O pai é um texto cujo tema é o desejo de controle sobre o Outro, bordejando os demais subtemas decorrentes do foco central: obediência, hierarquia, submissão etc. Nietzsche se sentiu “possuído pela peça magistral de rigorosa psicologia”, e chegou até a se interessar pela possibilidade de sua montagem no Théâtre Libre de Monsieur Antoine, em Paris. Fascinado pelo poder de introspecção e autoanálise da peça, escreveu para Strindberg e recebeu uma resposta vinda de Copenhague, no último mês de 1888, na qual o autor de A dança da morte relata que a pesada atmosfera do espetáculo já contava, ali, com casos como o de “uma velha que caiu dura e morta” e o de “uma mulher que parira durante a cena da camisa de força”, sem contar que “três quartos do público costumavam se levantar como um único homem, para deixar o teatro, soltando uivos de protestos espantosos”.

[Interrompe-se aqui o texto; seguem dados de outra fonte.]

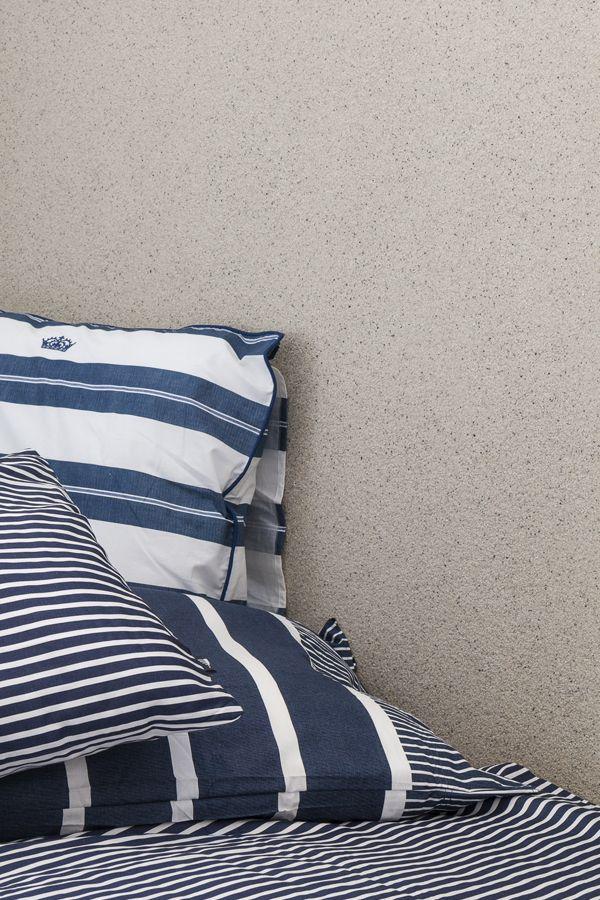 Merellinen makuuhuone ja Tunto Kivi -pinnoitteella tehty efektiseinä.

Pôster feito para a peça O pai, que ganhará várias montagens
neste centenário da morte de Strindberg. Imagem: Divulgação

Entretanto, nesse drama, ainda hoje pungente, está algo que parte de uma situação só possível antes de a ciência aperfeiçoar os exames específicos de paternidade que, no século 19, eram de comprovação quase impossível para espíritos torturados por tais dúvidas – ao passo que esta nossa época “carnavalizada” leva os testes de DNA e outros até para estúdios de TV surreais, na mostra da derrocada daqueles valores que, antigamente, eram objeto de indagações existenciais, morais e religiosas.

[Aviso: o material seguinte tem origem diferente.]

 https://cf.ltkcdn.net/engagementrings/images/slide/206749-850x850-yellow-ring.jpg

Acrescentando-se à visão pessimista da vida em sociedade, esses valores foram os que nortearam a obra de Strindberg, um homem para quem viver “não podia ser como atravessar um campo”.

ZONAS SOMBRIAS
A arte pictórica de Strindberg participa quase da mesma preocupação dos seus dramas intimistas. O núcleo temático identificável também no cinema de Bergman: no filme Cenas de um casamento, percebe-se bem a atmosfera à Strindberg, e, no autobiográfico Fanny e Alexander, o cineasta faz referência explícita a ele, na cena final em que duas personagens femininas mencionam o desejo de montar a peça O sonho, texto de 1901 do Strindberg que criou inúmeras metáforas para o inconsciente, coincidindo com o que mais tarde – a partir do marco freudiano de A interpretação dos sonhos – se tornaria o pilar da ciência voltada para as zonas obscuras da mente.

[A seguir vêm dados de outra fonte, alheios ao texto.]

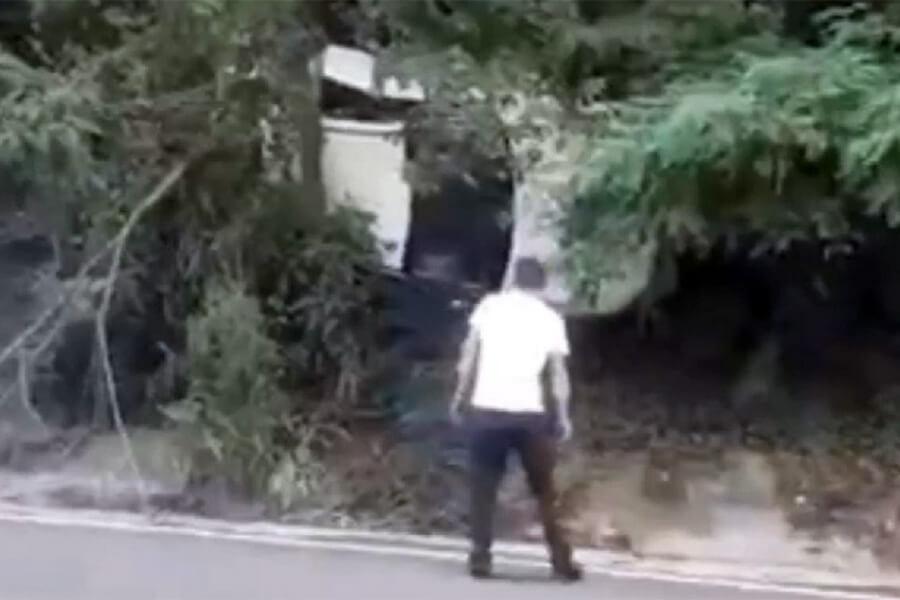 В Туапсинском районе иномарка вылетела с дороги и повисла на дереве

Tais zonas sombrias estão num quadro como Ruínas do castelo de Tulborn na Escócia, datado de 1872. Strindberg pintava durante suas viagens pela Dinamarca, Suíça, Alemanha e França. Nesta última, frequentou os círculos artísticos de Grez-sur-Loing, nas proximidades de Paris, e travou amizade com Paul Gauguin, chegando a redigir a apresentação de um catálogo de exposição do “Selvagem”, que levou a um rompimento entre dois gênios difíceis.

August Strindberg foi amigo de outros opositores da “arte oficial”, entre os quais devem ser mencionados os suecos Carl Larsson e Karl Nordström. Num desenho de 1883, Larsson chegou a retratar o dramaturgo no ambiente de uma pensão frequentada por artistas, vendo-se Strindberg em primeiro plano, à direita da cena feita para o calendário daquele ano. A têmpera renascentista do “homem de curiosidade”, que já referimos aqui, permitia que um artista não fosse só de um único meio, nem se aferrasse a uma única linguagem, mas procurasse se manter aberto a todas as expressões da inquietação ainda não domesticada ou reduzida a ser apenas um ingrediente de produtos artísticos abastardados para a plena circulação. 

FERNANDO MONTEIRO, escritor.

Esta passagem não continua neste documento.